Sono partiti così i controlli sull'uomo, con qualche precedente penale, ed è emerso che era già stato espulso dall'Italia a a luglio del 2015 e non sarebbe dovuto rientrare prima di tre anni, così ieri sono scattate le manette. Come infatti prevde il Testo Unico sull’immigrazione (D.Lgs. 286 del 1998): "Lo straniero destinatario di un provvedimento di espulsione non può rientrare nel territorio dello Stato senza una speciale autorizzazione del Ministero dell’Interno. In caso di trasgressione lo straniero è punito con la reclusione da uno a quattro anni ed è nuovamente espulso con accompagnamento immediato alla frontiera". 

Anche uno spagnolo di 47 anni ieri pomeriggio è arrivato, in compagnia del suo legale, all'ufficio denunce: era destinatario di un provvedimento di custodia cautelare per traffico di sostanze stupefacenti.
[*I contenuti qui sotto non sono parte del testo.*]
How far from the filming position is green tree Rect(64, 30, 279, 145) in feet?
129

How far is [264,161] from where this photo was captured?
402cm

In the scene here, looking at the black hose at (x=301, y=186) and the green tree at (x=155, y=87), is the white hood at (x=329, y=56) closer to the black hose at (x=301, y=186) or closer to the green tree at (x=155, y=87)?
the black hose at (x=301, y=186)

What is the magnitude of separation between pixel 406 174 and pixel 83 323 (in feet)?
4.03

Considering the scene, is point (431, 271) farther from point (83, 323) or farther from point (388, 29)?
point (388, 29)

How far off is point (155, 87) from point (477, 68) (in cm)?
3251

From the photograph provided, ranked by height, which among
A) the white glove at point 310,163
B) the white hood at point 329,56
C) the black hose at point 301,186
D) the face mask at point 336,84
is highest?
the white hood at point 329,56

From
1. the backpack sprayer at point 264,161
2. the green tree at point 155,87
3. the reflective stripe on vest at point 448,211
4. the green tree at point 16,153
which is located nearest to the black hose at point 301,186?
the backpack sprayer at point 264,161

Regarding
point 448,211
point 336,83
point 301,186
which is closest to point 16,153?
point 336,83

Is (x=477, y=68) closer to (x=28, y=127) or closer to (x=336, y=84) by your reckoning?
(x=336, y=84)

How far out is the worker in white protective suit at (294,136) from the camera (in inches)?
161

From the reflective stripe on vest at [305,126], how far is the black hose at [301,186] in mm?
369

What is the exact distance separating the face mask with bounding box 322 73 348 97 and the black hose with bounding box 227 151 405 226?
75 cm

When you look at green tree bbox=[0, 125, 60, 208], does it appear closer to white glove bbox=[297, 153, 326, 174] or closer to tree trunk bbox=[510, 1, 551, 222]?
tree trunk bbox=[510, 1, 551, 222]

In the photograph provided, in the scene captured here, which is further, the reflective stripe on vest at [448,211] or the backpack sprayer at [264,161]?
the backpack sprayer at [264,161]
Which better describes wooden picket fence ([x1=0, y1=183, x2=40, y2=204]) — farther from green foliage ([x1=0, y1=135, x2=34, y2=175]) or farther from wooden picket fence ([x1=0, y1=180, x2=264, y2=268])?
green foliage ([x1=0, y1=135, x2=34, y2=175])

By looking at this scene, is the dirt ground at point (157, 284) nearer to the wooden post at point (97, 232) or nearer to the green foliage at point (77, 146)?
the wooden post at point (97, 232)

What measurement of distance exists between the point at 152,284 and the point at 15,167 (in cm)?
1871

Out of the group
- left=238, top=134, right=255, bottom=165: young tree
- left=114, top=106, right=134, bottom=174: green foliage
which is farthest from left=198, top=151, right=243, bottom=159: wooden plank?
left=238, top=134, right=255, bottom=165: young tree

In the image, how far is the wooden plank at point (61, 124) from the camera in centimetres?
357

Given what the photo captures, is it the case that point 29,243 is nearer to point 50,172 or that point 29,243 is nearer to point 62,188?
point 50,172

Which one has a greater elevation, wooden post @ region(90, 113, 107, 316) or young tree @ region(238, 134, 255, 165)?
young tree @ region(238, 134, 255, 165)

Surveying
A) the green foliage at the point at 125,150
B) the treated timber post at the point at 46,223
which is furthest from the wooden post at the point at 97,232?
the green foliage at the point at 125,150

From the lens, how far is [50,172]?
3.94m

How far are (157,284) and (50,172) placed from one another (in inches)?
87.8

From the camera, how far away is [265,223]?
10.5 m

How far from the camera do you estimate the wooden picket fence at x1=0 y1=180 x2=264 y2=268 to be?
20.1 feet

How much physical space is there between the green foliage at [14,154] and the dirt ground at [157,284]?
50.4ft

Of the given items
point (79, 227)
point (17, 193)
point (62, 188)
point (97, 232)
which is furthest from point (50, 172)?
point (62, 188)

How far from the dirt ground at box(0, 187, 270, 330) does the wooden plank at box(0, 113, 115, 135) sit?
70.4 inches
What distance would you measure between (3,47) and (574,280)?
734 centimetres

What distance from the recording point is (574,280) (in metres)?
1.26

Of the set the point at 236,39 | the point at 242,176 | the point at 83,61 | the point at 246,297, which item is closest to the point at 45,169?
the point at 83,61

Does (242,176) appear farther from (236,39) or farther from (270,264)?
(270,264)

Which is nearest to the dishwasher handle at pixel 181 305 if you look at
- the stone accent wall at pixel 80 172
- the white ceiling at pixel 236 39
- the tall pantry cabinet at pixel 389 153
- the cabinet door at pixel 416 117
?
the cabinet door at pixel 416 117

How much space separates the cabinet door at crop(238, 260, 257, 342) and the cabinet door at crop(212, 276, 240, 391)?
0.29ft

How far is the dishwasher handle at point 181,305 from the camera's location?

Era infatti tra gli indagati di un'operazione della Guardia di Finanza che a maggio 2015 aveva smantellato una rete di trafficanti e sequestrato 133 kg di hashish. Anche lui è finito alla Dozza. 

Un altro cittadino tunisino di 39 anni è stato arrestato, sempre ieri, durante un controllo di iniziativa in via Erbosa: era stato espulso nel 2014 e non sarebbe dovuto rientrare fino al 2024.